In this glorious season, I suggest you give the gift of a fine writing instrument. No imaginative conservative will be disappointed in receiving a new pen, which he can use to conserve the permanent things.

As I reflected on our annual assignment of suggesting gifts for our imaginative conservative brothers and sisters, I struggled with ideas until Thanksgiving morning came. As I gave thanks for so many people in my life, my mind wondered over the material gifts I had been given over the years. There are many great books on my shelves that found their way to their dusty home through the hands of friends and students. There are other trinkets, too, resting near those books, brought back from exotic locations I will never visit. But the gifts that came back to my mind most powerfully were instruments of work and whimsy.

Though I go through periods of preferring the pencil and have been given some great ones over the years from friends like Jim Harrigan, I am currently in a pen phase and so will focus this year on the ancient pen, which, we are told, is mightier than the sword (though a sword is always a great gift for an imaginative conservative!)

I treasure the pens I have been given by friends over the years. There are the two fountain pens and one beautiful tiger eye gel pen given years ago by the great scholar of John C. Calhoun, Lee Cheek. There is the giant fountain pen brought back from India and given to me by my fellow Kentuckian and the man who saved Russell Kirk from drowning, Alan Cornett. Then there is the unpretentious little black fountain pen given me by the Seattle English Professor who edited books on C.S. Lewis and G.K. Chesterton with one just like it. It is on that simple pen that writes in a thick, generous line that I want to focus for just a moment.

Andrew Tadie is the most generous man I have ever met. He has given me several pens, paper, and even an ink well and dip pen from his own office desk. He curated tea for me to explore my tastes and sent my young son a gorgeous hunting knife that is being carried in the woods today even as I write this. But the moment I will never forget happened a decade or so ago, I guess.

Dr. Tadie was visiting me in Louisville. He conducted a seminar for the McConnell Center that day, and I took him to dinner afterwards. I change out pens regularly and because he was in town, I decided to return to the little black pen he gave me several years before. While at dinner, another companion suddenly pointed to my chest, a concerned look developing on his face. I looked down to see a growing pool soaking through my dress shirt as if I had taken a silent round through the heart. I pulled the leaking pen and tried to laugh it off. It was only a shirt, I said.

Though he could do nothing for my shirt, Andrew took my leaking pen in his hands for inspection. Taking it apart, he hypothesized that there must be a small crack in the barrel. As he inspected mine, he reached into his own pocket and handed me a twin of my pen and asked me to test it. Andrew writes in a beautiful calligraphic hand and so uses a chisel-type nib. He asked me which nib I preferred. I only write cursive and so I responded that the nib he used was not of much use to me. He then took his pen back, took both pens apart, and gave me the pen he had used for years himself, but with my old nib put into his barrel. He didn’t give me the shirt off his back, but he literally gave me the pen out of his pocket, and it means more to me than about any gift I have ever been given. The pen, not worth a lot in the marketplace, is worth everything to me as a reminder of friendship and generosity. Someday, God willing I don’t lose it, I will pass it along to younger hands with the story of Andrew’s generosity.

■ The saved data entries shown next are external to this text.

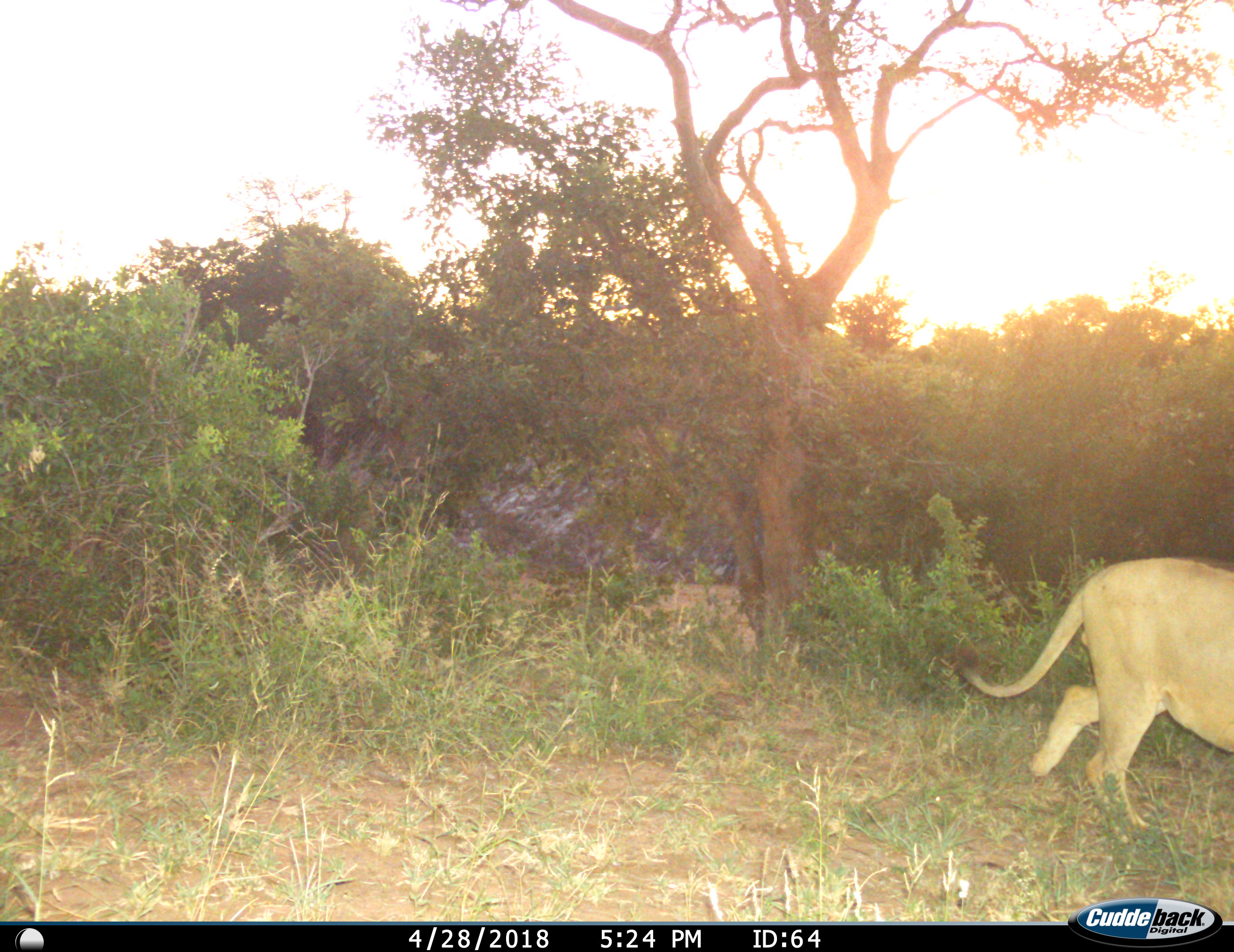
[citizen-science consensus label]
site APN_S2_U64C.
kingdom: Animalia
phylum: Chordata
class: Mammalia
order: Carnivora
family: Felidae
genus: Panthera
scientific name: Panthera leo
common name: lion female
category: lionfemale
Lionfemale (lion female) (Panthera leo), count 1. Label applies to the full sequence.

Pens make wonderful gifts for the imaginative conservative. There is no better gift than giving a pen that you actually have used. There is something truly beautiful about using an instrument that was once used by someone you care for—and imagining what they might have written with it. But, if you don’t have such a gift to give, let me suggest two fountain pens I have discovered this year—one very inexpensive but of good quality and one that I have fallen in love with.

If you are looking for an inexpensive but solid stocking stuffer that writes well and is well constructed, let me suggest the Pilot Metropolitan. I really don’t think you can buy a better pen for under $15. I just sent one as a gift to a former student studying in Laos, and I hope it is serving him well over there. If you are ready to spend more, I have fallen in love with the Pilot Vanishing Point. This pen has an 18 karat gold fine nib and feels substantial in your hand, weighing in at 5.8 ounces. Best of all? This is a retractable fountain pen! With this beauty there is no capping and uncapping to keep the ink wet and flowing. If your imaginative conservative is like me, he will be in the habit of marking up his books and will have been frustrated in using fountain pens to do so (uncap-cap-uncap-cap…). This Pilot puts the nib always just one click away from the paper! And, how does it write? It may be the best writing pen I have in my collection. I have it in a sophisticated but simple black matte, but it comes in various colors to suit your gift-giving needs.

And so, in this glorious season, I suggest you give the gift of a fine writing instrument—perhaps one you have already mixed a bit of yourself into, but, if not, no imaginative conservative will be disappointed in receiving a new pen! Just remind him that he is to use it to conserve the permanent things in the part of the world in which he lives—including sending thank-you notes to generous gift-givers like you!